20 de mayo de 2020

La enfermera








La enfermera


A todo el personal sanitario que todavía está luchando para mantener con vida a los enfermos de COVID-19.


Evangelina llegó exhausta del hospital. Había estado trabajando durante doce largas horas en condiciones penosas, infrahumanas acorde con los protocolos establecidos para tales circunstancias. Abrió la puerta del apartamento que alquiló para no contagiar a su familia, donde viviría hasta que el riesgo hubiera disminuido. Se quitó la ropa, se duchó, comió algo ligero, acompañado de un vaso de leche caliente, y se metió en la cama como una zombi, después de dar las buenas noches a sus hijos por videoconferencia. Trataría de dormir para restaurar sus fuerzas menguantes: caminaba de noche, por el pasillo formado a un lado y otro por casi un centenar de camas ocupadas por enfermos, cuyas vidas se iban desplomando en el silencio, con un golpe seco, callado, que sonaba en su corazón insomne, como un portazo sin esperanza, impotente por no estar en su mano evitar el fatal desenlace de la mayoría de ellos. Abrió los ojos sobresaltada. No estaba soñando, ni aquello era una pesadilla infernal, sino el recuerdo de su última guardia nocturna en una de las secciones habilitadas para hacer frente a la pandemia de COVID-19. Alargó el brazo sobre la mesita, tomó un blíster de hipnóticos a oscuras, extrajo un comprimido y se lo introdujo en la boca, a continuación sorbió un poco de agua del vaso situado al lado para terminar de ingerirlo.
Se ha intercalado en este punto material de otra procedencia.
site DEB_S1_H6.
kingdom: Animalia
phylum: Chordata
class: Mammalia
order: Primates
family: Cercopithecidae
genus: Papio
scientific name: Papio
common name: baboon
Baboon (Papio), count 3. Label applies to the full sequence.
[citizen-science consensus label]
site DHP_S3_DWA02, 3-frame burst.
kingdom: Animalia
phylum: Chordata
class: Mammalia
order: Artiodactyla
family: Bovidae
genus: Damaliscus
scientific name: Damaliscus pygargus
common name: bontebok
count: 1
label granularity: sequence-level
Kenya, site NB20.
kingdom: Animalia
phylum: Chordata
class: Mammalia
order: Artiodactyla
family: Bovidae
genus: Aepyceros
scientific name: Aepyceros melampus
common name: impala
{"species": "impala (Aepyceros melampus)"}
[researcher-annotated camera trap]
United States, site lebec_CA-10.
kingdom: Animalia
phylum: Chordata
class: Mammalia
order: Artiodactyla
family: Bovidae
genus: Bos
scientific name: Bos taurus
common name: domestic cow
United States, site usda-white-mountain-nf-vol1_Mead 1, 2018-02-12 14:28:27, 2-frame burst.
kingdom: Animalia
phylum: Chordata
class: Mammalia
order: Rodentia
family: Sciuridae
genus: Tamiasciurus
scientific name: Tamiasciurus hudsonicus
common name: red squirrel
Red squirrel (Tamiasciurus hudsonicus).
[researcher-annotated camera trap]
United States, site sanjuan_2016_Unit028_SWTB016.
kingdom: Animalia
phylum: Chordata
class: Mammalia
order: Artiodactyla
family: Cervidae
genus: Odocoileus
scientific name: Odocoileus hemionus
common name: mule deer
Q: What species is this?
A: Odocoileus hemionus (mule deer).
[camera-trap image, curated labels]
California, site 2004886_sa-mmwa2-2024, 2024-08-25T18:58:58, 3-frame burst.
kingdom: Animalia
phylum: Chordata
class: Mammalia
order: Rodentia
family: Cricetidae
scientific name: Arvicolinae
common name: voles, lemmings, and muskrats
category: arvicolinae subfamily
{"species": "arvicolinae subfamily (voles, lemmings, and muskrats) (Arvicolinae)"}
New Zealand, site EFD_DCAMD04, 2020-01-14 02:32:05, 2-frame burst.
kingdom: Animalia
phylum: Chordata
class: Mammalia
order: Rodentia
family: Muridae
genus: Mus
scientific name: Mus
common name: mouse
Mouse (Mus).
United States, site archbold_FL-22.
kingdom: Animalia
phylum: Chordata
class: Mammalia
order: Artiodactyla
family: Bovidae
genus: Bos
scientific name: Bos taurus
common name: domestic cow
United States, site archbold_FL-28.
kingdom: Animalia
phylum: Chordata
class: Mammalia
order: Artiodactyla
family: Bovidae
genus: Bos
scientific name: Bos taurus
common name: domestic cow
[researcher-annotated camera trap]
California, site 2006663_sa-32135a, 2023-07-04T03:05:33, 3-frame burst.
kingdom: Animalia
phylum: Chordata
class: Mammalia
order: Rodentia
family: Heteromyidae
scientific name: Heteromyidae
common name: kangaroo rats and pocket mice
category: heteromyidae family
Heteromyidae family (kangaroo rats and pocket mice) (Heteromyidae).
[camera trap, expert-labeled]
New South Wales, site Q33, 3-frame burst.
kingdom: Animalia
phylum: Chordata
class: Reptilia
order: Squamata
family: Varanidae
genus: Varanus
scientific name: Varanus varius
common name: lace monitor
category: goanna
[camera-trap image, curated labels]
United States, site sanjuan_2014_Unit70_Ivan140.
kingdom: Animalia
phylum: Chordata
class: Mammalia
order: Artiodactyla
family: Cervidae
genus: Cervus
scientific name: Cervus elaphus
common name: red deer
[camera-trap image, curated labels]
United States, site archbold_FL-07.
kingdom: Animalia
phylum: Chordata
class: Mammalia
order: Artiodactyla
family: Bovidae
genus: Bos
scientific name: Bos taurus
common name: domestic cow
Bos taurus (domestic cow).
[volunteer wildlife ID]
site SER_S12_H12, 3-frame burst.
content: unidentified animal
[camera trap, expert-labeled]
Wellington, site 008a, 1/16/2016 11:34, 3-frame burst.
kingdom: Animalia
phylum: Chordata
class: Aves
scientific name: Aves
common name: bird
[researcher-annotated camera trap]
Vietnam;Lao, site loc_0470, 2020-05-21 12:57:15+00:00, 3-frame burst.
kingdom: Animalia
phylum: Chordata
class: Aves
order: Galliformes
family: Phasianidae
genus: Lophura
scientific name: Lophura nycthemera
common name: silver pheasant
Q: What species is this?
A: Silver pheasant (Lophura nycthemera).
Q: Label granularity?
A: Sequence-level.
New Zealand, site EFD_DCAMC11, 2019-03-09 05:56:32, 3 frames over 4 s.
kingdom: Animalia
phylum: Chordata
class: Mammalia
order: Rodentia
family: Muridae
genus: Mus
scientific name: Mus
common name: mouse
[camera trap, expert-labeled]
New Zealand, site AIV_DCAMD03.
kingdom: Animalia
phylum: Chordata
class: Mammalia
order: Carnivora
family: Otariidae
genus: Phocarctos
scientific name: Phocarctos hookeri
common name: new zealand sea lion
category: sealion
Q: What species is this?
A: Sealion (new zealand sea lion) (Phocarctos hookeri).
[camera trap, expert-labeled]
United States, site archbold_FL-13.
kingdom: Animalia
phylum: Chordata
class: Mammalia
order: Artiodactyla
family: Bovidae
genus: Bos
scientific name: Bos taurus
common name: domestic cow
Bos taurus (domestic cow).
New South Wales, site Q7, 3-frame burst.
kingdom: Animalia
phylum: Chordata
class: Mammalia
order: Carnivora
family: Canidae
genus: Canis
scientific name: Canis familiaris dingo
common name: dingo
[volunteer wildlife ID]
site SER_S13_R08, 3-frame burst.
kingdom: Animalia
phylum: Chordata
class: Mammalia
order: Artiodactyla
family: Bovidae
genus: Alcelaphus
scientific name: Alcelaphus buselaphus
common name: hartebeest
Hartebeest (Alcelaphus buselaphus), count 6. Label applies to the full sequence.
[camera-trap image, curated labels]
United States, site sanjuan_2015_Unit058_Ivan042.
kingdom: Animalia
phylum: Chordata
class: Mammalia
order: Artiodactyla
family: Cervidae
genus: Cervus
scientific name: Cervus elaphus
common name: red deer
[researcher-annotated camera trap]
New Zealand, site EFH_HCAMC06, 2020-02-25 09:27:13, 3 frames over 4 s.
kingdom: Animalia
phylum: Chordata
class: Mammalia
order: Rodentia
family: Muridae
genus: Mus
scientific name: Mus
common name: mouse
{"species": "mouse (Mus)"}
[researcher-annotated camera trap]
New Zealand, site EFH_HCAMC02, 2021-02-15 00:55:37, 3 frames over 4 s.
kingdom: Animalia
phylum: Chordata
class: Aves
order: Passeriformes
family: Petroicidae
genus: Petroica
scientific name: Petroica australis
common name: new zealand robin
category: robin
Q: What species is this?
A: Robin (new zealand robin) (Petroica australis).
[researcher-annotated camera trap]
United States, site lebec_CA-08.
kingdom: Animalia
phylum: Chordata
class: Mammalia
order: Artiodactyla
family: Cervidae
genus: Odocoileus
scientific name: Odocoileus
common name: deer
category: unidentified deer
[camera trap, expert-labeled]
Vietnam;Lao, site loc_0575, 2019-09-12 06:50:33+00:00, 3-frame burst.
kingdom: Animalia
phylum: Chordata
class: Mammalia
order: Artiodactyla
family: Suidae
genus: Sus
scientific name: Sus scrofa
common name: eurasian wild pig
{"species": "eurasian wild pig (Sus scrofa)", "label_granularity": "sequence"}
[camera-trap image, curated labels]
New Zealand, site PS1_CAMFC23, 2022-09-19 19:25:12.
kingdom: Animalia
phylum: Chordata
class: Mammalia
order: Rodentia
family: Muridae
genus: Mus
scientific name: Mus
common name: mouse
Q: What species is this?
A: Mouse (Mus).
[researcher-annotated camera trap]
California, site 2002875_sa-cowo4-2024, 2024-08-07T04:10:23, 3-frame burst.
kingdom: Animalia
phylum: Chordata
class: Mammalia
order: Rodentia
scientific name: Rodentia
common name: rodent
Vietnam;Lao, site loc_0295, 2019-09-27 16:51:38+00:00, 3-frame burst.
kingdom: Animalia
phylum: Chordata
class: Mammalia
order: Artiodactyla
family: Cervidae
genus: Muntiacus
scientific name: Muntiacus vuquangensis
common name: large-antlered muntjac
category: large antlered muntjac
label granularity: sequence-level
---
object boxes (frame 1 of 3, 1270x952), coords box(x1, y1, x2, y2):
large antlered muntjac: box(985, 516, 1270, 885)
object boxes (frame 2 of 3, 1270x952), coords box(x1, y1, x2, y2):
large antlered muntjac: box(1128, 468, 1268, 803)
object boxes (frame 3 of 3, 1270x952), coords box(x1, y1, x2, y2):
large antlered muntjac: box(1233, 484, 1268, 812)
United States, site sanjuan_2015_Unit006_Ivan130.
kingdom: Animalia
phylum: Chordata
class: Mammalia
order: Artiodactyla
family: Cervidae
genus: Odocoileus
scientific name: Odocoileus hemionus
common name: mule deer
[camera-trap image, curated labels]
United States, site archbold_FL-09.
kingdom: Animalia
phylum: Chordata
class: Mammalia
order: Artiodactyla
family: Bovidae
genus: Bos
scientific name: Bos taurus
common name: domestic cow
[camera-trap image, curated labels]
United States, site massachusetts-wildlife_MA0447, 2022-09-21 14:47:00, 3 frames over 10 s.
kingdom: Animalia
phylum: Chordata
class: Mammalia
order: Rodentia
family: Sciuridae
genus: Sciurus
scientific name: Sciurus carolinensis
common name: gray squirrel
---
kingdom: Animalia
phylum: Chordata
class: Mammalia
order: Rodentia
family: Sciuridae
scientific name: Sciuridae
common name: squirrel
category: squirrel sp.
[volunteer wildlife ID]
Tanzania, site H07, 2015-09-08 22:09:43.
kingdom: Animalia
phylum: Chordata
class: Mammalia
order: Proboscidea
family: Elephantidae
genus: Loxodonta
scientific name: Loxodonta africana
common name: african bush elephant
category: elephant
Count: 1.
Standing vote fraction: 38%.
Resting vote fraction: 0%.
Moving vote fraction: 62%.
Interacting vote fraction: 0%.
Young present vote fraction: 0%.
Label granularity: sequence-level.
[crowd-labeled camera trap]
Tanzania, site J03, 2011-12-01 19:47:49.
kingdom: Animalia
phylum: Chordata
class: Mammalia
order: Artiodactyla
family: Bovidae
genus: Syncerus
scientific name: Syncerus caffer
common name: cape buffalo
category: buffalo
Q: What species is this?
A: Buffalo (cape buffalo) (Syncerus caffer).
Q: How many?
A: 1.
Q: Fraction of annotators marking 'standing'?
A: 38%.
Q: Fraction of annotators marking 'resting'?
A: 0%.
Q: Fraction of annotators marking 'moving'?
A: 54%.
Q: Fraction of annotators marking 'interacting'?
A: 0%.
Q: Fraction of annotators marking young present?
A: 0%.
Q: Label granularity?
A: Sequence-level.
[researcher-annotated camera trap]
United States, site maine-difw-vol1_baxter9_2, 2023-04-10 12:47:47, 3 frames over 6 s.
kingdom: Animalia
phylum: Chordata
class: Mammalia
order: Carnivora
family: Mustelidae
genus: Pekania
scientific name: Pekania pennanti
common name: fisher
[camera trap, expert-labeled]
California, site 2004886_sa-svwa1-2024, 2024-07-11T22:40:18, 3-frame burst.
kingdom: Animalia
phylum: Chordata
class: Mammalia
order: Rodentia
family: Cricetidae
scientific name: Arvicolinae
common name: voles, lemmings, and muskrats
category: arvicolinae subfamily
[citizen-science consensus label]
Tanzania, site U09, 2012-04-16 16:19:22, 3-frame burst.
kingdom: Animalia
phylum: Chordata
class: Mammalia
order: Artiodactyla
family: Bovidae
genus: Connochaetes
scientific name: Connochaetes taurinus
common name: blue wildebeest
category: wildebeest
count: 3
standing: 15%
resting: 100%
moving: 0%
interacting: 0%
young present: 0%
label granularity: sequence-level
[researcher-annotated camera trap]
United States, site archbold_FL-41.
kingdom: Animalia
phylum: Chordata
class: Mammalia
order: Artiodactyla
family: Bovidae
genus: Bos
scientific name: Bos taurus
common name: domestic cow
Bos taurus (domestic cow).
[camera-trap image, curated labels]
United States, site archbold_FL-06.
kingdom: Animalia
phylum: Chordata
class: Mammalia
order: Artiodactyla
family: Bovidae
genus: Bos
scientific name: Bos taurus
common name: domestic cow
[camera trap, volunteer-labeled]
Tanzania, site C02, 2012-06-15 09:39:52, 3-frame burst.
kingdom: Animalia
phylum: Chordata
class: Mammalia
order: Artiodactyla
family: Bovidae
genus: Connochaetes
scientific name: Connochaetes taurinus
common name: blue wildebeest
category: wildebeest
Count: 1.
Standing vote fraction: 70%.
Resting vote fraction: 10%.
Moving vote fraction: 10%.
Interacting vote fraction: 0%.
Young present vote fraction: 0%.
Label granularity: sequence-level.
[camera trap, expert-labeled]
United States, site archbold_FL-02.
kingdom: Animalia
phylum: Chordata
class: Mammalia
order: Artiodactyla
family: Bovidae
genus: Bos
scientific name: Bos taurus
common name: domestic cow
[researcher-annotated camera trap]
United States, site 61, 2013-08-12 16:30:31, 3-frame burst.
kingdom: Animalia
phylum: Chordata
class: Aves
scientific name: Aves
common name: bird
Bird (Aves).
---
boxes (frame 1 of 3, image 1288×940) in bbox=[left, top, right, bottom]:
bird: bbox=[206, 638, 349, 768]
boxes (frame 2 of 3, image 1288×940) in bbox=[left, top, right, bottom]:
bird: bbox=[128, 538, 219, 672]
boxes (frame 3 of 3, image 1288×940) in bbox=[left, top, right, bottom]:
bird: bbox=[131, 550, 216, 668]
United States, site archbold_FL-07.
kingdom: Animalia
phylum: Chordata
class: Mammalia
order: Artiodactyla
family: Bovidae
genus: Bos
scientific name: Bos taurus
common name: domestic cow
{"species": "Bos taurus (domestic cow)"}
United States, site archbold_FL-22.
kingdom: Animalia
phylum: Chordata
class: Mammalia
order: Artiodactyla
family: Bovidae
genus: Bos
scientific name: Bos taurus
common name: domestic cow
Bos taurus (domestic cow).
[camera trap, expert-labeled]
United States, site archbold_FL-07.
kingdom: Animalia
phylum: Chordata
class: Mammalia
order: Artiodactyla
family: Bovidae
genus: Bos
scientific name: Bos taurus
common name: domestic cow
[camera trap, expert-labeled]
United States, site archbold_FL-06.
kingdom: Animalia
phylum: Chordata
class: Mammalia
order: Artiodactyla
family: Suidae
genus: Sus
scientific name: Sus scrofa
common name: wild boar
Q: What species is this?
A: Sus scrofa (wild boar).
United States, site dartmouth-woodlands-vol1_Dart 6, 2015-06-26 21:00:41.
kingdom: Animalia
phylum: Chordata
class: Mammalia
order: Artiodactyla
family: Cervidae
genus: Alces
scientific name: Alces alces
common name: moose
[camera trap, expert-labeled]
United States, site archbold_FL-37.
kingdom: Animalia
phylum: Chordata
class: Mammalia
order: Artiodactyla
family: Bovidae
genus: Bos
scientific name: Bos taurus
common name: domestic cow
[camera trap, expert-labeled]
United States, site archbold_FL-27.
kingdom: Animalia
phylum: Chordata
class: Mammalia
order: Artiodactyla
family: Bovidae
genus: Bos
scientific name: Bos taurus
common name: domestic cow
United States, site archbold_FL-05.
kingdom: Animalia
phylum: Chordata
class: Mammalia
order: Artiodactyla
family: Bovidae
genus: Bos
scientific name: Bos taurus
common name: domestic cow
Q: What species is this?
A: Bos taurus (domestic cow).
Veinte minutos más tarde escuchó el eco de un golpe sordo. Como aumentara el volumen del sonido, pensó que estaba acercándose a ella. Sintió angustia, pero no se abandonó a la inexorabilidad de la derrota. Antes de que el lorazepam la dejara inerme ante el silencio que se le avecinaba, recurrió a su memoria familiar para hacerle frente. Así fue cómo los gritos de sus hijos en la piscina durante el verano, la música de las verbenas de su infancia en el pueblo, la voz de su madre cuando la despertaba para ir al colegio… le permitieron despertarse por la mañana, aunque todavía cansada, con una sonrisa reparadora.